#### WHAT THE EXERCISE ASKS
Copy every line below where the string "California" is found.
━━━ DATA RECORDS
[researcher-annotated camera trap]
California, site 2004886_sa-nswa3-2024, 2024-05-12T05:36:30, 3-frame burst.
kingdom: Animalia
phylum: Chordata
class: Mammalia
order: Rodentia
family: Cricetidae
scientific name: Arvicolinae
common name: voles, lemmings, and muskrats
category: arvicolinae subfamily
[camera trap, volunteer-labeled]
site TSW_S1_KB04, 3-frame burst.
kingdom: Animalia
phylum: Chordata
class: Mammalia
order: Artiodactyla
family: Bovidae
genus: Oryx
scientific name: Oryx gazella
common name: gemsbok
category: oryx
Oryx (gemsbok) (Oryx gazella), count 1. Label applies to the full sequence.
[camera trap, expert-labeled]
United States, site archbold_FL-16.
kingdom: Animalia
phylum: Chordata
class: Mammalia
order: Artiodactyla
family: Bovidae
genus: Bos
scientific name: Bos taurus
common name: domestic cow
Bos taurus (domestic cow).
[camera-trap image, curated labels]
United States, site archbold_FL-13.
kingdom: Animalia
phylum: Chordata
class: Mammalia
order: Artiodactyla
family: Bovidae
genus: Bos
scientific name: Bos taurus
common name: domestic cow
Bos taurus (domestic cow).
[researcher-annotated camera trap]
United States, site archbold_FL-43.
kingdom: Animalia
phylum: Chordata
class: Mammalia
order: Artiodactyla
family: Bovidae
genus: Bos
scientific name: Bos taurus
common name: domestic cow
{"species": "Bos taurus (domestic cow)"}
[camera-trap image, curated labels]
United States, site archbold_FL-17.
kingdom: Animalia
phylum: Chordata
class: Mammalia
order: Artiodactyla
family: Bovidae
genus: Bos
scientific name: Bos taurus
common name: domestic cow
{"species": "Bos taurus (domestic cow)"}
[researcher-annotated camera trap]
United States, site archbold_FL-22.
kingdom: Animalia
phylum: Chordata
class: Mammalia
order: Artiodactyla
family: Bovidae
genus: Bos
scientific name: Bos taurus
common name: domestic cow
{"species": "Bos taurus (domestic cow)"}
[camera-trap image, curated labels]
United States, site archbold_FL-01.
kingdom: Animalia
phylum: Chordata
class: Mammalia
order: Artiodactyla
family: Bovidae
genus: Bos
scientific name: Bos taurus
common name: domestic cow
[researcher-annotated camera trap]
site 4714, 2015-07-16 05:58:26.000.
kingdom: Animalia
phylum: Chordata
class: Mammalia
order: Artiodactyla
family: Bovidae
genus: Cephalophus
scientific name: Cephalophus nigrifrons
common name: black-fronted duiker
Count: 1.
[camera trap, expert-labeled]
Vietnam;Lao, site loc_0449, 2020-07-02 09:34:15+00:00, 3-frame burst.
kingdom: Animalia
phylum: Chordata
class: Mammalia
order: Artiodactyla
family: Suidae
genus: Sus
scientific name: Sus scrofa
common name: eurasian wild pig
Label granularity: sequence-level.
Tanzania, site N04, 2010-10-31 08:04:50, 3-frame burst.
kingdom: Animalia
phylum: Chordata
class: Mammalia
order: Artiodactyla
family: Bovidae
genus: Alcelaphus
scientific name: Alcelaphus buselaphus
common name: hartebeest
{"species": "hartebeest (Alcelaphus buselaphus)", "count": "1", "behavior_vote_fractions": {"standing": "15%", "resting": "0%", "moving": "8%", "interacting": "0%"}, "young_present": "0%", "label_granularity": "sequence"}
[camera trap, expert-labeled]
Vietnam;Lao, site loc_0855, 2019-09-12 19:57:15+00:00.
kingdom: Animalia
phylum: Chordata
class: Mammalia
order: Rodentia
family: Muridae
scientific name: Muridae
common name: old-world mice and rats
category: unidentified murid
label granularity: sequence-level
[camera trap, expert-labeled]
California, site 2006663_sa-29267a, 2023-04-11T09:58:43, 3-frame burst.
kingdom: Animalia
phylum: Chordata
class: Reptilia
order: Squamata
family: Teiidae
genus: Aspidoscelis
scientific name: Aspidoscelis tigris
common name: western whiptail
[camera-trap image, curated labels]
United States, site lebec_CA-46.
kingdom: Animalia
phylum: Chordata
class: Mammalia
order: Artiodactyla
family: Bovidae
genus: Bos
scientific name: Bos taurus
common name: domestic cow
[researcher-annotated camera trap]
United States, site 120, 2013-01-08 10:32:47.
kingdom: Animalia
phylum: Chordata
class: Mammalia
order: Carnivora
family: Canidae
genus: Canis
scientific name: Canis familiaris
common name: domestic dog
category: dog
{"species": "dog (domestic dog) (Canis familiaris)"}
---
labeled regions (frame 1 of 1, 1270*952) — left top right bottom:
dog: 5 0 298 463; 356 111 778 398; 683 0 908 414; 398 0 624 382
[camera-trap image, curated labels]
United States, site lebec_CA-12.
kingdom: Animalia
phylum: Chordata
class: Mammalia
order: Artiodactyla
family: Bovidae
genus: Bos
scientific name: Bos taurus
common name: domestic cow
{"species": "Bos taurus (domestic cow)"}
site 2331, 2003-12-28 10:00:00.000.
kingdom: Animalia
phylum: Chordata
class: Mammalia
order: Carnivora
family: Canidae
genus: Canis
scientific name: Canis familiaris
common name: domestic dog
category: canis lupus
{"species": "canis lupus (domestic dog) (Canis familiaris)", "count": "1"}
━━━━━━
#### RESPONSE
California, site 2004886_sa-nswa3-2024, 2024-05-12T05:36:30, 3-frame burst.
California, site 2006663_sa-29267a, 2023-04-11T09:58:43, 3-frame burst.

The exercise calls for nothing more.